(Task 1)
Answer these questions from the text on Yelahanka's history below, one answer per line:
(a) In Tamil, what was the region called during the Chola rule?
(b) What does Kote Beedi mean in Kannada?
(c) Who donated the Deepamale pillar recorded in the 1410 CE inscription?
(Task 2)
For each statement, say whether it agrees with the text on Yelahanka's history below. Give yes or no and quote the deciding words.
(a) The inscription dated 1267 CE was discovered in Yelahanka.
(b) Naadu units were further divided into seeme.
(c) Present-day Yelahanka houses six Kannada inscriptions.

(Source extract)
__________________________________________________
Yelahanka is a locality in North Bengaluru. The historical administrative unit, Yelahanka Naadu, is mentioned variously in inscriptions as Ilaipakka, Elava, and Yelavaka, all corresponding to Yelahanka. The settlement had been in existence prior to the 12th century. During the Chola rule, the region was referred to as Ilaipakka Naadu in Tamil. An inscription dated 1267 CE, discovered in Doddaballapur, mentions Dechi Devarasa ruling the region with Yelahanka as his capital under the aegis of the Hoysala monarch Narasimha III. Later, during the Hoysala period, the city came to be known as Elavanka, which gradually evolved into Yelahanka.

T. V. Annaswamy, in his book Bengaluru to Bangalore, suggests that the name Yelahanka is derived from the word Valipakka, meaning "along the highway". Yelahanka also holds historical importance as it was the seat of power of the feudal chiefs of the Karnataka Empire, known as the Yelahanka Mahanaadaprabhus, to whom Kempegowda belonged. It is believed that Hiriya Kempegowda built a fort in the locality; however, the only surviving reference today is toponymic, in the form of a road named Kote Beedi (meaning "fort road" in Kannada).

The suffix naadu referred to a historical administrative unit, with states divided into naadu, which were further subdivided into seeme. Present-day Yelahanka houses four Kannada inscriptions, which have been documented in Volume 9 of Epigraphia Caranatica and in the Quarterly Journal of the Mythic Society.

== Yelahanka 1410 CE Macherusha Setti Deepamaale Kamba inscription ==

The inscription, dated 1410 CE, records the donation of a Deepamale pillar by Macherusha Setti, son of Bommana Setti, during the reign of King Devaraya of the Vijayanagara Empire (also referred to as the Karnataka Empire). A Deepamale is a stone pillar usually erected in front of Hindu temples, fitted with multiple lamp niches, and used for lighting lamps during festivals and special occasions.
__________________________________________________
(Dataset)

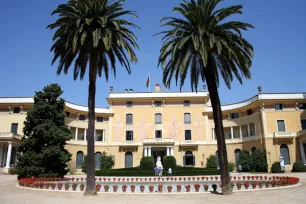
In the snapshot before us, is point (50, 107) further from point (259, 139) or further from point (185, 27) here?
point (259, 139)

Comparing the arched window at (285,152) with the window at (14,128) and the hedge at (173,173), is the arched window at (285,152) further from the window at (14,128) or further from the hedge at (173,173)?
the window at (14,128)

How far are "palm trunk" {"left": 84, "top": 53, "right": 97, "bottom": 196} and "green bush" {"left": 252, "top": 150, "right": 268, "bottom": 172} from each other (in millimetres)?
31384

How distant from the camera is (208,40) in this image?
53.1 ft

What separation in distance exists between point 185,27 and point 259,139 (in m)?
31.9

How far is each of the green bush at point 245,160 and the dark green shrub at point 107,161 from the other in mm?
21337

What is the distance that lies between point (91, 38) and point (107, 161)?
32.1 m

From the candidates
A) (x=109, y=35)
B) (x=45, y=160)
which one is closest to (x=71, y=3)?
(x=109, y=35)

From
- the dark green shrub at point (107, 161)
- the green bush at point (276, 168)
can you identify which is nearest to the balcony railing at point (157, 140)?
the dark green shrub at point (107, 161)

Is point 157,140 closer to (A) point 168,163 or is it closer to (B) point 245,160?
(A) point 168,163

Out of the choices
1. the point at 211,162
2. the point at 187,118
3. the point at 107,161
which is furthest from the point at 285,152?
the point at 107,161

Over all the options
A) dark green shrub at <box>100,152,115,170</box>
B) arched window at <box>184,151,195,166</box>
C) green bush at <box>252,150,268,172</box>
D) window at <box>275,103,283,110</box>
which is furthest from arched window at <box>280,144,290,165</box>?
dark green shrub at <box>100,152,115,170</box>

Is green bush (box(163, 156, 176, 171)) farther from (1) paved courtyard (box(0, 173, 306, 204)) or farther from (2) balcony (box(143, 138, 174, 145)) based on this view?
(1) paved courtyard (box(0, 173, 306, 204))

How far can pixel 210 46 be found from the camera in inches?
610

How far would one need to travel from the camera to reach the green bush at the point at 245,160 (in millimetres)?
41569
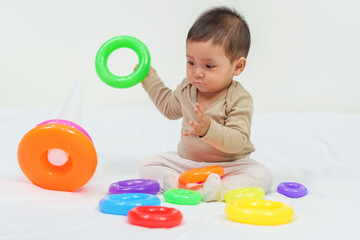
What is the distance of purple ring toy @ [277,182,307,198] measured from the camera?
1.38 m

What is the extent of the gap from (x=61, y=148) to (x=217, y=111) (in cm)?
49

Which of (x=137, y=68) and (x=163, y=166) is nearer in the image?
(x=163, y=166)

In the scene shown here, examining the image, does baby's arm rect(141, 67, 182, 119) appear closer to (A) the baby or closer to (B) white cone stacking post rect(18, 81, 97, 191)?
(A) the baby

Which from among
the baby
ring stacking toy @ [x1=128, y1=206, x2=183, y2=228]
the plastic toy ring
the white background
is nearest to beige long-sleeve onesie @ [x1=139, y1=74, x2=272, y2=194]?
the baby

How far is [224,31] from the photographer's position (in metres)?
1.44

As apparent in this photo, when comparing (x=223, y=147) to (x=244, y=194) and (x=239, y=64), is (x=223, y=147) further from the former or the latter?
(x=239, y=64)

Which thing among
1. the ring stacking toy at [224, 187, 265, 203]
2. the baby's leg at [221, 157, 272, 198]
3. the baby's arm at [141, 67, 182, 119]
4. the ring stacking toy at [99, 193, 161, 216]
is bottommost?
the ring stacking toy at [99, 193, 161, 216]

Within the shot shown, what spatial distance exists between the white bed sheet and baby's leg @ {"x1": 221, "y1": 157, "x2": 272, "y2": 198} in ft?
0.17

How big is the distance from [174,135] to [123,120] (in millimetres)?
275

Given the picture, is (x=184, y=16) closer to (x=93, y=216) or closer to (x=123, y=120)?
(x=123, y=120)

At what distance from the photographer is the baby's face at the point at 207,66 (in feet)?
4.70

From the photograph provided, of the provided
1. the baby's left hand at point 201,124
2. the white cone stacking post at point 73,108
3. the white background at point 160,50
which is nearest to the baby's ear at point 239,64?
the baby's left hand at point 201,124

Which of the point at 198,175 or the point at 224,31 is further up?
the point at 224,31

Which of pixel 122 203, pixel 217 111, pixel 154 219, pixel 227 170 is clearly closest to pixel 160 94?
pixel 217 111
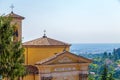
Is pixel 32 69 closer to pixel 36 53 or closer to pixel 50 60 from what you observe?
pixel 50 60

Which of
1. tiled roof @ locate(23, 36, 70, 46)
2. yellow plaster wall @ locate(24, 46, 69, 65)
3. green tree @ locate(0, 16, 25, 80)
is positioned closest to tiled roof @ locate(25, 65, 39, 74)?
yellow plaster wall @ locate(24, 46, 69, 65)

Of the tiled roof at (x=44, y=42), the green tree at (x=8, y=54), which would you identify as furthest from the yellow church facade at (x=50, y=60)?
the green tree at (x=8, y=54)

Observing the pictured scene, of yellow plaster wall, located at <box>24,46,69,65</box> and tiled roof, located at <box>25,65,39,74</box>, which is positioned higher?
yellow plaster wall, located at <box>24,46,69,65</box>

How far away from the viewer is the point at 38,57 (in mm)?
29344

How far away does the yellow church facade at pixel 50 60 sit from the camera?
2784 cm

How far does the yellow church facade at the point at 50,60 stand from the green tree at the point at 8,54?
27.6 ft

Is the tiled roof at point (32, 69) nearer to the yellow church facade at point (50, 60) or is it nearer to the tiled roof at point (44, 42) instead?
the yellow church facade at point (50, 60)

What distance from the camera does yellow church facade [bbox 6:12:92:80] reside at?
1096 inches

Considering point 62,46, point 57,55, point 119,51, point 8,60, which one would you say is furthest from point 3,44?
point 119,51

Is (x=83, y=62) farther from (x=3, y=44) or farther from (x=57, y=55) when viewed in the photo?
(x=3, y=44)

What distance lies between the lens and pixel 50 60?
27844 millimetres

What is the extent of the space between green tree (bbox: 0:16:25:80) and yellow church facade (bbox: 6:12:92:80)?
842 centimetres

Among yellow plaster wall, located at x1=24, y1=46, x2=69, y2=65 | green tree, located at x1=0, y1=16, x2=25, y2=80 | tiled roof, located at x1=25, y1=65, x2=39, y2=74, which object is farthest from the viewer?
yellow plaster wall, located at x1=24, y1=46, x2=69, y2=65

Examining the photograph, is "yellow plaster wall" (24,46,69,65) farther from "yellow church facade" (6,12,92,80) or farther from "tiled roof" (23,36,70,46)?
"tiled roof" (23,36,70,46)
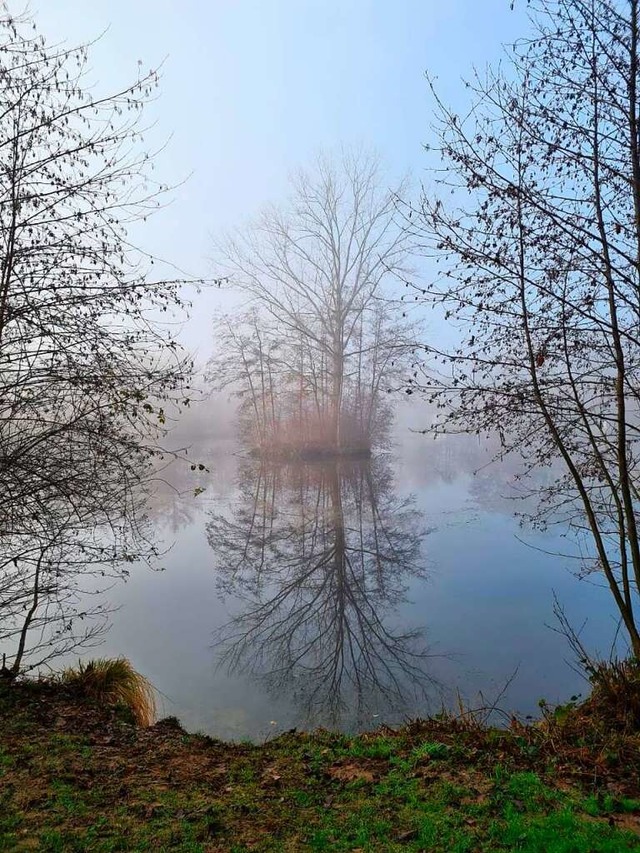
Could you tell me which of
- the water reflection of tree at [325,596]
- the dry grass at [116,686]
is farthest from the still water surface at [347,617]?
the dry grass at [116,686]

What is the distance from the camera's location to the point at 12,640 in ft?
22.4

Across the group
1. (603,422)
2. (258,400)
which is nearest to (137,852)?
(603,422)

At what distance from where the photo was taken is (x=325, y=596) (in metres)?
8.97

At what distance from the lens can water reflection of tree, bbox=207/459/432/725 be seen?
602 centimetres

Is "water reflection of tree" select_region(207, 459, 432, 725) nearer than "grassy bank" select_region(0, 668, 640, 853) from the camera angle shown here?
No

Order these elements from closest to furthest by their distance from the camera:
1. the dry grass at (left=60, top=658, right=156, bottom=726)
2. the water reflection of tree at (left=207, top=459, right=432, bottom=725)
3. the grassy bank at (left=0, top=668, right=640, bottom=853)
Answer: the grassy bank at (left=0, top=668, right=640, bottom=853) → the dry grass at (left=60, top=658, right=156, bottom=726) → the water reflection of tree at (left=207, top=459, right=432, bottom=725)

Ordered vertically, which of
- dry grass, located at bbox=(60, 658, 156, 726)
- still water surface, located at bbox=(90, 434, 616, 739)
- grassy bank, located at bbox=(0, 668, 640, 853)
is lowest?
grassy bank, located at bbox=(0, 668, 640, 853)

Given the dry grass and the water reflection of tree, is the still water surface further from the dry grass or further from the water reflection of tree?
the dry grass

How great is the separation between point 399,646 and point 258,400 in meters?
27.6

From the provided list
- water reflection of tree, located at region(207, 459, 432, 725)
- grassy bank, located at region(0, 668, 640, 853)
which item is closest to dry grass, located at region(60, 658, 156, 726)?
grassy bank, located at region(0, 668, 640, 853)

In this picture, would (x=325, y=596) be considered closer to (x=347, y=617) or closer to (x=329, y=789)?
(x=347, y=617)

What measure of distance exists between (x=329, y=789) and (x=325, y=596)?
574 centimetres

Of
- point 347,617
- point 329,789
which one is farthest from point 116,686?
point 347,617

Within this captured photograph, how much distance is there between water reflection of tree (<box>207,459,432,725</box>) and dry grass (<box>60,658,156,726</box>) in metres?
1.35
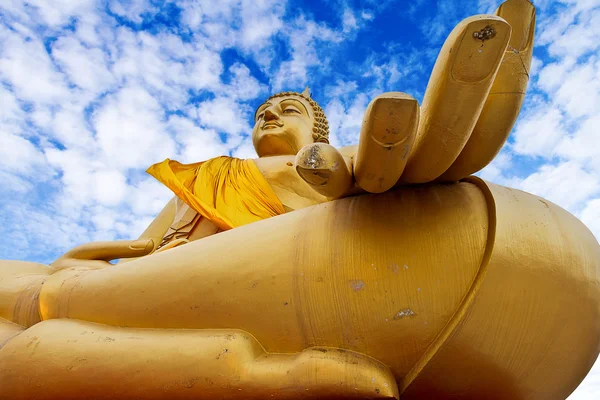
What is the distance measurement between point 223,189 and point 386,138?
2.14 m

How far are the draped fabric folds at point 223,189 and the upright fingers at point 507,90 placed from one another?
1809mm

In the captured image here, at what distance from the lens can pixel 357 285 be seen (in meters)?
1.72

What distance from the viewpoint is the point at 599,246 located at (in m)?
1.86

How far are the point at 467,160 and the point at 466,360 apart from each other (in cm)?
62

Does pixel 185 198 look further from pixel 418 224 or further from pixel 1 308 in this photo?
pixel 418 224

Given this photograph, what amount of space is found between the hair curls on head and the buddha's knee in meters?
2.26

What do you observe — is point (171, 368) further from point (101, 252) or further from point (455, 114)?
point (101, 252)

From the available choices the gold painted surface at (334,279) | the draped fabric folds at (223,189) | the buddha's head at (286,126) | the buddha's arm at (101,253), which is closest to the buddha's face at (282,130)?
the buddha's head at (286,126)

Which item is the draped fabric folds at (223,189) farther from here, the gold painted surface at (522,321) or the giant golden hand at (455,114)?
the gold painted surface at (522,321)

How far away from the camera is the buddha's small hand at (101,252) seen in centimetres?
284

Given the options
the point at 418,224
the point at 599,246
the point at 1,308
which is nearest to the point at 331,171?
the point at 418,224

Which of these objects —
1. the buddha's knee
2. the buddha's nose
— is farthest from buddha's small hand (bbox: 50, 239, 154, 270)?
the buddha's nose

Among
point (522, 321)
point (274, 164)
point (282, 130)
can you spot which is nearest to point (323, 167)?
point (522, 321)

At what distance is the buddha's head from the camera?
3.89 meters
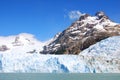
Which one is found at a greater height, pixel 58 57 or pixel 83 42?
pixel 83 42

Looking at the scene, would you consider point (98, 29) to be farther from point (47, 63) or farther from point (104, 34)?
point (47, 63)

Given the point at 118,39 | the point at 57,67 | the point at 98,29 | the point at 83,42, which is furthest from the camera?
the point at 98,29

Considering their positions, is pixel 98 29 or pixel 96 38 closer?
pixel 96 38

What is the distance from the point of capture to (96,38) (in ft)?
576

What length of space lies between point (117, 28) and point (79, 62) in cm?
11455

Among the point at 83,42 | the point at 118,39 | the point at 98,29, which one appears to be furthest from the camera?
the point at 98,29

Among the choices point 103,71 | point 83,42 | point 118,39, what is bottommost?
point 103,71

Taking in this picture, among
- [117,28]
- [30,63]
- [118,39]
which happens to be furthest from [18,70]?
[117,28]

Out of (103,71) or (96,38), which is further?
(96,38)

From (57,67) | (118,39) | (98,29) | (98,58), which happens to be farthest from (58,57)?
(98,29)

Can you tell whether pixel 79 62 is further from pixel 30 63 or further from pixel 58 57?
pixel 30 63

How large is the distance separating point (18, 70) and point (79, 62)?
50.5ft

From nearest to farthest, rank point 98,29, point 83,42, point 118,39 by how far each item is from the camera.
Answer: point 118,39, point 83,42, point 98,29

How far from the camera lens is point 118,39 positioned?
297 ft
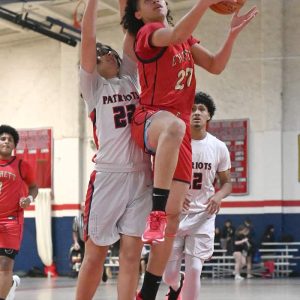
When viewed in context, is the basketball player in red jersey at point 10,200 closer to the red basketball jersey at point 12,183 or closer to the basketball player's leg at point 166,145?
the red basketball jersey at point 12,183

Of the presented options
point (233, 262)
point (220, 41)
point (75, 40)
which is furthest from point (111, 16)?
point (233, 262)

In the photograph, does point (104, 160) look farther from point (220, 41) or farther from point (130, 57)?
point (220, 41)

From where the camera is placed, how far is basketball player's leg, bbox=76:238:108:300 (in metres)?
5.68

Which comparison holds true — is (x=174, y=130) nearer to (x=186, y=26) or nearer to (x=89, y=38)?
(x=186, y=26)

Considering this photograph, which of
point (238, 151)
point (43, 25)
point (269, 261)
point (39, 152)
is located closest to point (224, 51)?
point (269, 261)

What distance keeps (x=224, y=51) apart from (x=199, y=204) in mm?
2273

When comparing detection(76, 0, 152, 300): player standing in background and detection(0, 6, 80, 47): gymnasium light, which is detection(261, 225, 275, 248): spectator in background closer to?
detection(0, 6, 80, 47): gymnasium light

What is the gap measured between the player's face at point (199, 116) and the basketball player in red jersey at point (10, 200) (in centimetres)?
245

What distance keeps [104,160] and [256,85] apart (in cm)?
1676

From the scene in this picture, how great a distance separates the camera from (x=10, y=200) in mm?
9445

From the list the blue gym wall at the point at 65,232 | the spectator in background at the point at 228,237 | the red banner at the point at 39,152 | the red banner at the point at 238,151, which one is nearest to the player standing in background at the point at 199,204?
the spectator in background at the point at 228,237

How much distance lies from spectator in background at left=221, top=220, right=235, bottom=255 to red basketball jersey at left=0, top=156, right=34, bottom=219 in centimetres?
1185

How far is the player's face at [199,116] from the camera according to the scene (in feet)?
24.9

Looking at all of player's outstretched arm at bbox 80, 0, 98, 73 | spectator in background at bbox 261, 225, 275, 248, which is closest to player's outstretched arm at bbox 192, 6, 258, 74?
player's outstretched arm at bbox 80, 0, 98, 73
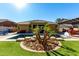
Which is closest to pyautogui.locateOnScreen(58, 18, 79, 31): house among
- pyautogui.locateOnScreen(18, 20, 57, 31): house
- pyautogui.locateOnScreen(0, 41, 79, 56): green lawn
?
pyautogui.locateOnScreen(18, 20, 57, 31): house

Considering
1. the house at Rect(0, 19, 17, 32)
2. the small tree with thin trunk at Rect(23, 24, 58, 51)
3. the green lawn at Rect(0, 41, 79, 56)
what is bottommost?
the green lawn at Rect(0, 41, 79, 56)

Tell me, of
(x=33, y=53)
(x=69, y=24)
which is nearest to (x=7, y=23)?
(x=33, y=53)

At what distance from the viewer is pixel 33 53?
513 cm

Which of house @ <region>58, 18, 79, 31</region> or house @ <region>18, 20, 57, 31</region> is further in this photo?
house @ <region>58, 18, 79, 31</region>

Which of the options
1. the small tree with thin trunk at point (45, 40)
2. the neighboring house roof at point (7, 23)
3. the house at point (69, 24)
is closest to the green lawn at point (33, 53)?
the small tree with thin trunk at point (45, 40)

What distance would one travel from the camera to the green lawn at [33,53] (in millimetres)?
5078

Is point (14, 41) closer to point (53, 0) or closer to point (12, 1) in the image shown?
point (12, 1)

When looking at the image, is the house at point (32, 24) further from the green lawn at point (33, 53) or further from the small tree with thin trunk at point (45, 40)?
the green lawn at point (33, 53)

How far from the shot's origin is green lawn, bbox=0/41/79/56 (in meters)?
__________________________________________________
(Expected answer 1)
(a) Ilaipakka Naadu
(b) "fort road"
(c) Macherusha Setti, son of Bommana Setti

(Expected answer 2)
(a) No: "An inscription dated 1267 CE, discovered in Doddaballapur"
(b) Yes: "which were further subdivided into seeme"
(c) No: "Present-day Yelahanka houses four Kannada inscriptions"